> Tasks for this exercise:
A. Please list every position the writer states in the paragraph of the Citizens United passage that begins "I oppose the Citizens United opinion."
B. Answer these questions from the Citizens United passage:
(i) What share of the American people rejects the decision?
(ii) Which two grassroots organizations are named?
(iii) What right does the writer find it obvious that even business corporations should have?
C. Pick up the Citizens United passage after its final sentence and carry it forward.

> Document passage:

Citizens United famously maintained that corporations could spend unlimited amounts of money to influence the outcome of election campaigns. 82% of the American people rightly reject this decision. Grassroots organizations like Free Speech for People and Move to Amend are pressing for the adoption of different variations of a constitutional amendment recognizing that human beings, not corporations deserve constitutional rights.
I oppose the Citizens United opinion; I believe that artificial corporations are institutionalized collections of contracts, not human beings, and I believe that the constitutional amendments proposed by these organizations are worth supporting, but I do not believe that these amendments are the best response to Citizens United.
In my view, the best response to Citizens United is to amend the Constitution to assure that business corporations have no free speech rights, nor should the Constitution respect any claim that regulating the speech of business corporations interferes with the rights of their potential listeners. I do not believe, however, that it follows from the fact that corporations are not human beings that corporations should have no rights. Yes, the artificial character of corporations means, for example, that they should have no rights against self-incrimination. But it strikes me as obvious that even business corporations should have a right to counsel.

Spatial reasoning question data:
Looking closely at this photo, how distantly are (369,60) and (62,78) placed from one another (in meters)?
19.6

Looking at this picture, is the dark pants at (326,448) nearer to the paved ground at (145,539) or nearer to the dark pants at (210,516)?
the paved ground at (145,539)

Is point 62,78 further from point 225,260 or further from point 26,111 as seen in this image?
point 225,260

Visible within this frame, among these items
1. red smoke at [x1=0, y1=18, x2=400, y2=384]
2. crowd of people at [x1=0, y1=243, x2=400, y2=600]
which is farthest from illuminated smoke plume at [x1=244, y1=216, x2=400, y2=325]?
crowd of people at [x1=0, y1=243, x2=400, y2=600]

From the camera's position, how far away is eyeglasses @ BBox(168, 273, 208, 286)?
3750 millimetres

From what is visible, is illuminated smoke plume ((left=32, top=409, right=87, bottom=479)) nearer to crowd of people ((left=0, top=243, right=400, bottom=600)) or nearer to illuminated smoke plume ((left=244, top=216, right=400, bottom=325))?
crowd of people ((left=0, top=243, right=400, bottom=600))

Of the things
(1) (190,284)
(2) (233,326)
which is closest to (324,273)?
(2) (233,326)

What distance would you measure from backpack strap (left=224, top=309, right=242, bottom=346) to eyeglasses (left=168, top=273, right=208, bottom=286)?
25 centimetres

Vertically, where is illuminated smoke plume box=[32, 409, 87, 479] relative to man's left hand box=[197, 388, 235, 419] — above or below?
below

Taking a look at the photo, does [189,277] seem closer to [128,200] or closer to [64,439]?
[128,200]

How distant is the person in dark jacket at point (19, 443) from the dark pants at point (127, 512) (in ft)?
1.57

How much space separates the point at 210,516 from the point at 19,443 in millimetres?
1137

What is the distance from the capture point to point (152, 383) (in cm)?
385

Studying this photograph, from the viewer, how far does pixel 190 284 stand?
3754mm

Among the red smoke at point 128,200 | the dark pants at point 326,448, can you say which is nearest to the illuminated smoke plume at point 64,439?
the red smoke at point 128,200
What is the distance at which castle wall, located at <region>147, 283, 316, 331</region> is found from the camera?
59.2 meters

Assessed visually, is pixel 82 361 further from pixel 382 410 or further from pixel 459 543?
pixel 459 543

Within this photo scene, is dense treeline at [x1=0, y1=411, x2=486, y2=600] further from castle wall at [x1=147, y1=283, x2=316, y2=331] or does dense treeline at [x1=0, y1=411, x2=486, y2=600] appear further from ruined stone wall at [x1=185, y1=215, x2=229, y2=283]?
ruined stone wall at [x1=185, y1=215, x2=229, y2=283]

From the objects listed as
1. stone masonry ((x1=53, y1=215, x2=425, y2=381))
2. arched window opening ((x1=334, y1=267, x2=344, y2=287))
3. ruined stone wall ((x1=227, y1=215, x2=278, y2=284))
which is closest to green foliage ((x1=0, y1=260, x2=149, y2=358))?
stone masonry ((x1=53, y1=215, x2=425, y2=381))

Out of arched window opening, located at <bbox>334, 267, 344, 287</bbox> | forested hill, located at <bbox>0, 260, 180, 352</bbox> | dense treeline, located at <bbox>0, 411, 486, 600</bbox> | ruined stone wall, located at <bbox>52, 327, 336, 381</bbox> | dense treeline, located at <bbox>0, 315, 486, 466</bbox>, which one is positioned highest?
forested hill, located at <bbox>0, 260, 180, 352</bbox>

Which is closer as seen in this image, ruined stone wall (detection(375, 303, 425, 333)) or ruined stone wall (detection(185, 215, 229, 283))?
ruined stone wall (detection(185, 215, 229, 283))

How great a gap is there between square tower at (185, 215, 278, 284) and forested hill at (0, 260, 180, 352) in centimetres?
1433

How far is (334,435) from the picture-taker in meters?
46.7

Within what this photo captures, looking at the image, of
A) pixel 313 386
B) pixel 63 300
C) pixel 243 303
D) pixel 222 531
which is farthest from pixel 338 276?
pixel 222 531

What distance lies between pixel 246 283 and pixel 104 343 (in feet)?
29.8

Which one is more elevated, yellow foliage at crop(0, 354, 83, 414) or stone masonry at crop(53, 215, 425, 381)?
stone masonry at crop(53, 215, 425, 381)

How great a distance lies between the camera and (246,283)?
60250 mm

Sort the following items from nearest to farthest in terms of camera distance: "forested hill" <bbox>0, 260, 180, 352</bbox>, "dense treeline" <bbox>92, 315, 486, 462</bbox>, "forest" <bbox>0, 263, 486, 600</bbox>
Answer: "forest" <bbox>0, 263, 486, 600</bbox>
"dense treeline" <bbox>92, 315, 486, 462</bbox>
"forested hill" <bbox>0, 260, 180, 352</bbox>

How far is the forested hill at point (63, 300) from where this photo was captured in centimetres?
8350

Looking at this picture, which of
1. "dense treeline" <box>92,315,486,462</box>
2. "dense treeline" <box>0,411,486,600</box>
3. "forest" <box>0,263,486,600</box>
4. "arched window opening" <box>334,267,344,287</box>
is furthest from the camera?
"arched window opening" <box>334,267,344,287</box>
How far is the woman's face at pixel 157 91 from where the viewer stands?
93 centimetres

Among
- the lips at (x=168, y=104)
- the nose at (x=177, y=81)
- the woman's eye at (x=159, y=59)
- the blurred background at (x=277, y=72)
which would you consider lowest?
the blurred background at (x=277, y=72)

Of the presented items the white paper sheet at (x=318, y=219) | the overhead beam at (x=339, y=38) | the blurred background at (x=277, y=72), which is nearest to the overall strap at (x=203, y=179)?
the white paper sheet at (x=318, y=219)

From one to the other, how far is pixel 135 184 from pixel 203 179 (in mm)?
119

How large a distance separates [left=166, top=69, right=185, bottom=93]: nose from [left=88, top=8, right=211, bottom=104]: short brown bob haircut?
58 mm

> Answers by task:
A.
- The writer opposes the Citizens United opinion.
- The writer believes that artificial corporations are institutionalized collections of contracts, not human beings.
- The writer believes that the constitutional amendments proposed by these organizations are worth supporting.
- The writer does not believe that these amendments are the best response to Citizens United.

B.
(i) 82%
(ii) Free Speech for People and Move to Amend
(iii) A right to counsel

C.
Business corporations should have no free speech rights, but business corporations should have free press rights. So if the New York Times Company editorializes in favor of a candidate in its newspaper, the editorial should be protected under the press clause, but, if it or any other business corporation buys time in another newspaper or media outlet to influence the outcome of an election or to advertise a non-media product, the speech should not be protected.
Similarly, a proper response to the broad sweep of the Citizens United opinion should not punish non-profit corporations for the “sins” of business corporations. Business corporations enter the market and election campaigns not as citizens, but as institutions in pursuit of profit. When business corporations advertise cigarettes, they do so without regard to the health of their potential customers; when they promote candidates, they do so exclusively because they think it will help their bottom line using money acquired without regard to the corporation’s ideology. Contrast a business corporation with a non-profit corporation like Wisconsin Right to Life or Move On (if it were organized in a corporate form). Organizations such as these spend money not for profit, but as an association of citizens. They are markedly different from business corporations and deserve free speech protection. Of course, this opens a potential loophole. What if a business corporation gives money to a non-profit corporation that then spends money on advertisements? The legal answer has been that if a non-profit accepts money from a business corporation, it becomes a business corporation for purposes of election law.
There is an irony to this line of analysis. In my view, Citizens United should have won its case, but not for the reasons the Supreme Court brazenly reached out to give. Citizens United produced a documentary about Hilary Clinton. It was odious, but worthy of constitutional protection as an exercise of the free press right. Citizens United advertised its documentary. Such advertisements have long been considered part of the press function. The record of campaign finance abuses has referred to the corruption arising from the blizzard of political advertisements for and behalf of candidates, not to documentaries or advertisements on behalf of them.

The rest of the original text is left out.